I fully agree. We’re already at the point of supporting 3D, it would only be a regression for us.

The editor, for a number of reasons, is being developed behind a curtain. It will be as OSS as the rest of the engine after the MVP is reached.

(Zicklag) #25

I think the fact that the editor is being kept as a separate behind-the-scenes effort while not drawing a lot of investment from the general community is a fine situation right now.

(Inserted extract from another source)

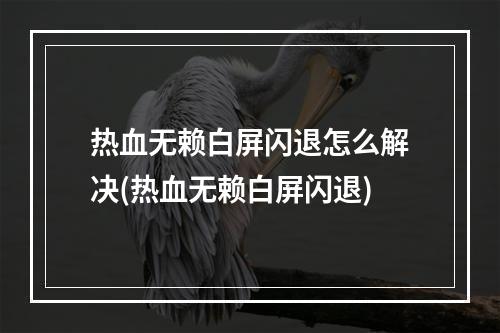 热血无赖白屏闪退怎么解决(热血无赖白屏闪退)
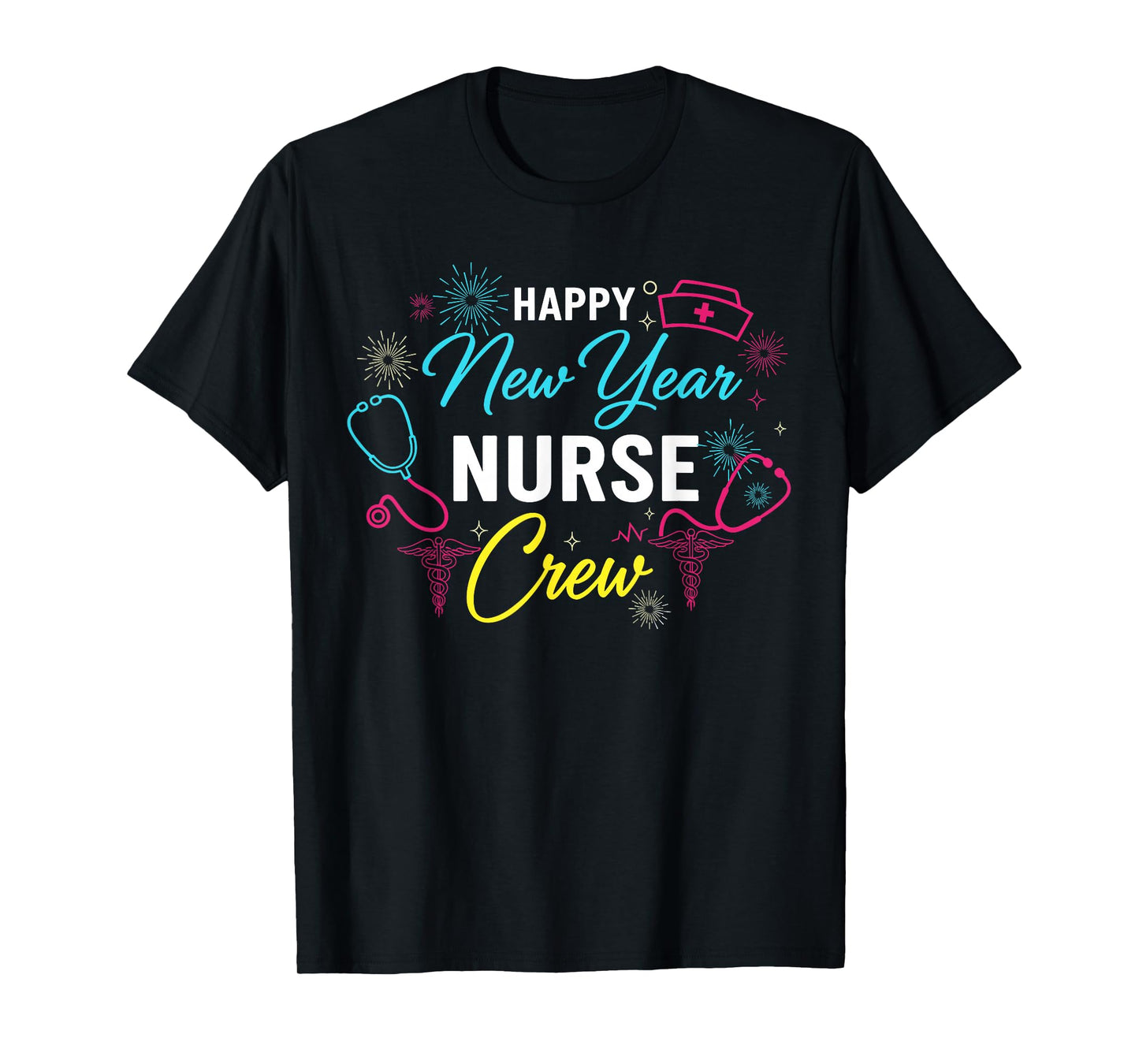 Happy New Year Nurse Shirt, Fireworks Stethoscope NYE 2026 T-Shirt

Also, from a different perspective, I’m not sure what else @mralve works on, but being that the editor is close to the heart of @mralve and that is what he is motivated to work on, I think it makes sense that he can contribute to and design that. I can’t speak for him, but otherwise he might no be contributing at all? In situations where a contributor wants to champion a certain feature, as long as it isn’t detracting or hurting other efforts, it isn’t a detriment in any way.

(Khionu Sybiern) #26

The editor is a massive undertaking. That said, he is working on freshening up our branding as well, and is also thinking forward for scripting support.

1 Like
(Alve Larsson) #27

Yeah we have a private Editor repo I and @fletcher is working on, this repo will go public when we hit MVP status and it’s going to serve as our official editor.

1 Like
(Nathan) #28

This is the strongest reason I’ve seen for why to choose some end-to-end 3D functionality as the next main focus after legion. It needs to be mapped to a specific closed set of 3D functionality for it to be actionable. I would be willing to support this direction if someone could map it out in a reasonable amount of detail.

3 Likes
(Khionu Sybiern) #29

:wink: Did you hear? I’m making a roadmap

4 Likes
(Nathan) #30

Woohoo! :heart:

2 Likes
#31

I would suggest plugging up some holes we have in FOSS 3D engines: we have a few that are mature, but most of them can be considered “legacy” in 2020s. Perhaps such a list is a good start but not comprehensive:

  • Modern graphics API (which Amethyst is already using)
  • PBR shading, with or without fancier things (shadows, GI probes, volumetrics, etc). Note that it’s those fancier things that we lack in FOSS 3D engines
  • Environment texture/material/shaders
  • Easy way to use Custom or Compute shaders (which is absurdly hard in Amethyst right now)
  • GPU/CPU Particles
  • Pipeline to import and use 3D modles, skeleton and animation. gltf 2.0 is probably the best format for this.
  • Collision detection, continuous or not
  • Some support of physics, or API to implement one’s own physics engine
  • UI overlay
  • Custom render target and viewports
  • Compositing

More inspiration can be found by looking at documentation of more mature engines, say Godot.
The features I list above are what I consider essential for a modern 3D engine.

(Khionu Sybiern) #32

All great things, but a roadmap for our next year will likely have no more than half of that, likely a significant bit less. We have technical debt to wade through, and we don’t have anyone paid full-time.